GIVEN DATA:

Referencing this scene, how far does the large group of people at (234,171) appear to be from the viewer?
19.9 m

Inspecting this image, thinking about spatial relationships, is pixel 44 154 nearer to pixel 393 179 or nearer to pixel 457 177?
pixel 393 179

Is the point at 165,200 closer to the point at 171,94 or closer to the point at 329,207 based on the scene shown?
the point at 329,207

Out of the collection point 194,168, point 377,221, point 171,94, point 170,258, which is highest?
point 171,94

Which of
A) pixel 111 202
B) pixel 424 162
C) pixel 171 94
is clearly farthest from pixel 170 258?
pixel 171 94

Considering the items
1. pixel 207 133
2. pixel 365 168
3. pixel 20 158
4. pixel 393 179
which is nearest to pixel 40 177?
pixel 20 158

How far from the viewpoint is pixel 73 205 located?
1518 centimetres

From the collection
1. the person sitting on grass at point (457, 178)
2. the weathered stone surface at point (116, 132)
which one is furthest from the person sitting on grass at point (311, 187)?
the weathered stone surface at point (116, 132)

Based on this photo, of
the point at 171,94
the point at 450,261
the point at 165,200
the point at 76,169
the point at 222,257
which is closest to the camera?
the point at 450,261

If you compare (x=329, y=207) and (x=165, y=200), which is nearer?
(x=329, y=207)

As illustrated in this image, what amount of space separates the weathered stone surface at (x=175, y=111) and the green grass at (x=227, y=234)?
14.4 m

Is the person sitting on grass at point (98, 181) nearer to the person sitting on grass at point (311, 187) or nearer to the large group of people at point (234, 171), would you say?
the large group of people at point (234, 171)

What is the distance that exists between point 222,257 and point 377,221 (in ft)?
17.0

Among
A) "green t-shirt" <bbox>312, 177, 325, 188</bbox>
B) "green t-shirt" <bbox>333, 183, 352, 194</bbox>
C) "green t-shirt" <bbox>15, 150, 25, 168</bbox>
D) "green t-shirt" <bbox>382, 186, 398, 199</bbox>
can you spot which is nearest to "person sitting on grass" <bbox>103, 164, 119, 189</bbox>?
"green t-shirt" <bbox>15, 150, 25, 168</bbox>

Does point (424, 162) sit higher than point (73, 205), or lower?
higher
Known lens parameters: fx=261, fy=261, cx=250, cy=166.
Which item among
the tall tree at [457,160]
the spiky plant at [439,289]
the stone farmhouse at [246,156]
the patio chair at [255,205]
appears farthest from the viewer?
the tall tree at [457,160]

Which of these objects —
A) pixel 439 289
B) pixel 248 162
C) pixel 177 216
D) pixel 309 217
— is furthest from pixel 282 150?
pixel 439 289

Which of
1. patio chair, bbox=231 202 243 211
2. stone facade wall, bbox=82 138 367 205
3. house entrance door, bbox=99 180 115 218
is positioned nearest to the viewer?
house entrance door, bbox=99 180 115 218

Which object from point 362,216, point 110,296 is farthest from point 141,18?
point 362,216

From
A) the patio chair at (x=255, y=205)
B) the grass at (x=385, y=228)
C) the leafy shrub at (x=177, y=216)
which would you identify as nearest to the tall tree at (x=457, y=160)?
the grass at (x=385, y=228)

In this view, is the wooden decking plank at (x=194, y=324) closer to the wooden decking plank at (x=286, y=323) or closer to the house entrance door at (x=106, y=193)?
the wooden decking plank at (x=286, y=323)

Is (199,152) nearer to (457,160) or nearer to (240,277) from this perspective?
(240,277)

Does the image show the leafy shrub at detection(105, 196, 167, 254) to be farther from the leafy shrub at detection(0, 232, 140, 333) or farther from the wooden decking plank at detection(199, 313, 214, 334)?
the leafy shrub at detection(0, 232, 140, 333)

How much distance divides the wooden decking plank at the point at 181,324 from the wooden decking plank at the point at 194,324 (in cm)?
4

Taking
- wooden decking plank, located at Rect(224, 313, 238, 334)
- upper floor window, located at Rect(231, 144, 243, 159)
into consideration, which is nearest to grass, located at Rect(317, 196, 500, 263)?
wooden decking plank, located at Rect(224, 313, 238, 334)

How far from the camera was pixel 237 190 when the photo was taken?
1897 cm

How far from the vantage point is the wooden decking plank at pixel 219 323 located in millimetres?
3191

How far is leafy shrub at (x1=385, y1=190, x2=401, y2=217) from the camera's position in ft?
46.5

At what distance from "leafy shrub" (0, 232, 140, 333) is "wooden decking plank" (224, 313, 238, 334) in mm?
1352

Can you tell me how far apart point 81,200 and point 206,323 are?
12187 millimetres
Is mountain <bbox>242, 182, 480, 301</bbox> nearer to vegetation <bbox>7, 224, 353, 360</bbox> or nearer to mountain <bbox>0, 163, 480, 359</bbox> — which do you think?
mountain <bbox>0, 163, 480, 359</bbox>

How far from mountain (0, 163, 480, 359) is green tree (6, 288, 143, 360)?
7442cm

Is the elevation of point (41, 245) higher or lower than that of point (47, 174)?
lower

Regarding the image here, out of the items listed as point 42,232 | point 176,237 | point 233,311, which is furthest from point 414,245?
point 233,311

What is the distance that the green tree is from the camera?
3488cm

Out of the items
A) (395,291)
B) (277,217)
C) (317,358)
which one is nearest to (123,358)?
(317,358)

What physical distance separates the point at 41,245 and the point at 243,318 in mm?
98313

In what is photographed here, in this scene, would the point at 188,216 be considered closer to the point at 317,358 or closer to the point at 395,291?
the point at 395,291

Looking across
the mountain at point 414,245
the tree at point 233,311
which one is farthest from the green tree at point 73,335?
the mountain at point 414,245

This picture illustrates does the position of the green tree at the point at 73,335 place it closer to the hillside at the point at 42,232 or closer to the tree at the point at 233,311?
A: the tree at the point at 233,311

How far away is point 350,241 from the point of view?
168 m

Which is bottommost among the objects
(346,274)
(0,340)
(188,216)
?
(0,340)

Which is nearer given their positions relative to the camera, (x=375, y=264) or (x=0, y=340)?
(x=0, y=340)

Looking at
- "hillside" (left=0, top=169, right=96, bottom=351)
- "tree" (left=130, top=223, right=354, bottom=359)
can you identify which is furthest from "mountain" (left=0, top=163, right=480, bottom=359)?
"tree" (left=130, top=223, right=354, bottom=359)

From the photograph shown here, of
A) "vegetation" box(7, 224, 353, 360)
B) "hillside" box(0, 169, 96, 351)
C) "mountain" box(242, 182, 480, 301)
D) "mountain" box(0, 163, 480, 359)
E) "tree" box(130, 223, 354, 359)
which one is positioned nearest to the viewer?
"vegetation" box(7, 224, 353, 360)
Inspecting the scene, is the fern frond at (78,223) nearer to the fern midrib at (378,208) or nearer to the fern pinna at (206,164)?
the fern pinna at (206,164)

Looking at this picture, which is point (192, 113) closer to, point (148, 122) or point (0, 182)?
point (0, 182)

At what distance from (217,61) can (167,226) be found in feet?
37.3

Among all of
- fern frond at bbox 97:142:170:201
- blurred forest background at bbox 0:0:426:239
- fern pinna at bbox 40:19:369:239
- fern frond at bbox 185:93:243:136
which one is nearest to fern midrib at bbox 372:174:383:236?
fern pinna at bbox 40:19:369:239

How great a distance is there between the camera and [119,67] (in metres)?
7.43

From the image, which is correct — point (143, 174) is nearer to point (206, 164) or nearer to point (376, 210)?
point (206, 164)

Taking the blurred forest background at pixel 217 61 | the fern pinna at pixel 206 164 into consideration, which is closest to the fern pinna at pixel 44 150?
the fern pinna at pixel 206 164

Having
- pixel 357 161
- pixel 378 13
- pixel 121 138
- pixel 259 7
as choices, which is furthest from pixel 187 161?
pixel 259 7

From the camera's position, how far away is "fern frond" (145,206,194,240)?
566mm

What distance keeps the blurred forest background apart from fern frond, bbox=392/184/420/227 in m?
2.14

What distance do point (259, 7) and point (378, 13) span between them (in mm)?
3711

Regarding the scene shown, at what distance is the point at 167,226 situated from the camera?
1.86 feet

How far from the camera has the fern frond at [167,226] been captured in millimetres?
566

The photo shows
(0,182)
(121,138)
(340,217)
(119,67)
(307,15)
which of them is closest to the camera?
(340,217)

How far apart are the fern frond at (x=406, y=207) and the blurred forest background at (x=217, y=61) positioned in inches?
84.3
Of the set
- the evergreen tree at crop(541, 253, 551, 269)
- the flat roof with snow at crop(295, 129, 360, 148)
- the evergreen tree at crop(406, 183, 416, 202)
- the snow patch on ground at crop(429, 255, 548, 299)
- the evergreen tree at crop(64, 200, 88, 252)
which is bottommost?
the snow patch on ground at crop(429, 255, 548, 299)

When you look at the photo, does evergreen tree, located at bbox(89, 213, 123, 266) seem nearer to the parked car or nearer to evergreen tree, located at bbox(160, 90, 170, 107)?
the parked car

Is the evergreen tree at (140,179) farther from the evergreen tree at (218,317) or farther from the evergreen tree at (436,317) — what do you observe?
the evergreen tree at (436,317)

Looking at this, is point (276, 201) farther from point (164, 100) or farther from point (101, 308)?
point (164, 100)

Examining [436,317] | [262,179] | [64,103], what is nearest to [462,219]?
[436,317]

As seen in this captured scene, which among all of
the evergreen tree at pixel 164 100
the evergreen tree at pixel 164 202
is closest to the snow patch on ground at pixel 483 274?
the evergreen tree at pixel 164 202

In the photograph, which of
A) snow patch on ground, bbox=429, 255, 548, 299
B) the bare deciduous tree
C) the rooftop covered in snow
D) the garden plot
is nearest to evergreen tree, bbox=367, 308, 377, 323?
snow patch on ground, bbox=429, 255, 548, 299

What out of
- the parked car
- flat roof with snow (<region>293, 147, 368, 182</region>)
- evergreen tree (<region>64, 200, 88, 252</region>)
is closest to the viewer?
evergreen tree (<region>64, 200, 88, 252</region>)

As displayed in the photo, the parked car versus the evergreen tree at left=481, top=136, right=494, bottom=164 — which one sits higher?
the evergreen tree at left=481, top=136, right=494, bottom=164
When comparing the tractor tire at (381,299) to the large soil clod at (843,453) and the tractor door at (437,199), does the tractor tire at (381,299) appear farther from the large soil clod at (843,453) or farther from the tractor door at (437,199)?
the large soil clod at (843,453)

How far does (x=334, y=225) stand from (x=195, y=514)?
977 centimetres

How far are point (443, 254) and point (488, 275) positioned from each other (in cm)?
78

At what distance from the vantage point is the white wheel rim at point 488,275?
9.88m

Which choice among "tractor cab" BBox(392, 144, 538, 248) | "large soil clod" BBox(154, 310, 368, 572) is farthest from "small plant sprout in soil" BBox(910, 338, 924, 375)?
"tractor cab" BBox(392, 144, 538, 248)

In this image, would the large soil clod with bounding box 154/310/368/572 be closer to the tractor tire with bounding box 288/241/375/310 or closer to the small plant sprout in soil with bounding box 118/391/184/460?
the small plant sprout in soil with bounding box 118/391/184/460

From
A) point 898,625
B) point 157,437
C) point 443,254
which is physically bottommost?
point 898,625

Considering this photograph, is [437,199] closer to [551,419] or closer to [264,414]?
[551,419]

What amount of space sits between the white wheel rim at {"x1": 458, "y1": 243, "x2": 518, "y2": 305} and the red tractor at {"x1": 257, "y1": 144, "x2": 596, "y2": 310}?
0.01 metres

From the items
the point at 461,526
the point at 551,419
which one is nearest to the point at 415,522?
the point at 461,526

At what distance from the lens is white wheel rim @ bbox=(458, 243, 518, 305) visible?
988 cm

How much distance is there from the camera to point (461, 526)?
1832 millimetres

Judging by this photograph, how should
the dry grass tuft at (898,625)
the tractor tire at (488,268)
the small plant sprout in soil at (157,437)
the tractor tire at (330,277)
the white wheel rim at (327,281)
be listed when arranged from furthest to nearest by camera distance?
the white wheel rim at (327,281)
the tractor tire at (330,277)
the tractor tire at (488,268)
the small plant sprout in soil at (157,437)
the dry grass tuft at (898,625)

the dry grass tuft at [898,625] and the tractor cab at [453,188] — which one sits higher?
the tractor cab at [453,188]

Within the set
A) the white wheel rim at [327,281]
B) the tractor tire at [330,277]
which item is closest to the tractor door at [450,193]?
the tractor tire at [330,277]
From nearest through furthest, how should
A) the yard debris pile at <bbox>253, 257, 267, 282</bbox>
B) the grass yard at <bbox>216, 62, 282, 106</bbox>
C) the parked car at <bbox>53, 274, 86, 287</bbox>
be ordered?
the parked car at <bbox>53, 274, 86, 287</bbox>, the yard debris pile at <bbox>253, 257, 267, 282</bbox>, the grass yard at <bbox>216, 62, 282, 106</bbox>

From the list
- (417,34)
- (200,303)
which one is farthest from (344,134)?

DIRECTIONS FOR THIS TASK: Set down verbatim every line of the material from the one containing "How much distance divides" down to the one containing "12187 millimetres", with both of those lines included.

SOLVED EXERCISE:
How much distance divides the wooden decking plank at the point at 181,324 from the wooden decking plank at the point at 194,324 (in cm)?
4

Taking
- wooden decking plank, located at Rect(224, 313, 238, 334)
- upper floor window, located at Rect(231, 144, 243, 159)
into consideration, which is nearest to grass, located at Rect(317, 196, 500, 263)?
wooden decking plank, located at Rect(224, 313, 238, 334)

How far from the camera was pixel 237 190 when the photo was taken?
1897 cm

How far from the vantage point is the wooden decking plank at pixel 219 323 located in millimetres?
3191

How far is leafy shrub at (x1=385, y1=190, x2=401, y2=217) from the camera's position in ft?
46.5

At what distance from "leafy shrub" (0, 232, 140, 333) is "wooden decking plank" (224, 313, 238, 334) in mm?
1352

Can you tell me how far apart point 81,200 and point 206,323 are?
12187 millimetres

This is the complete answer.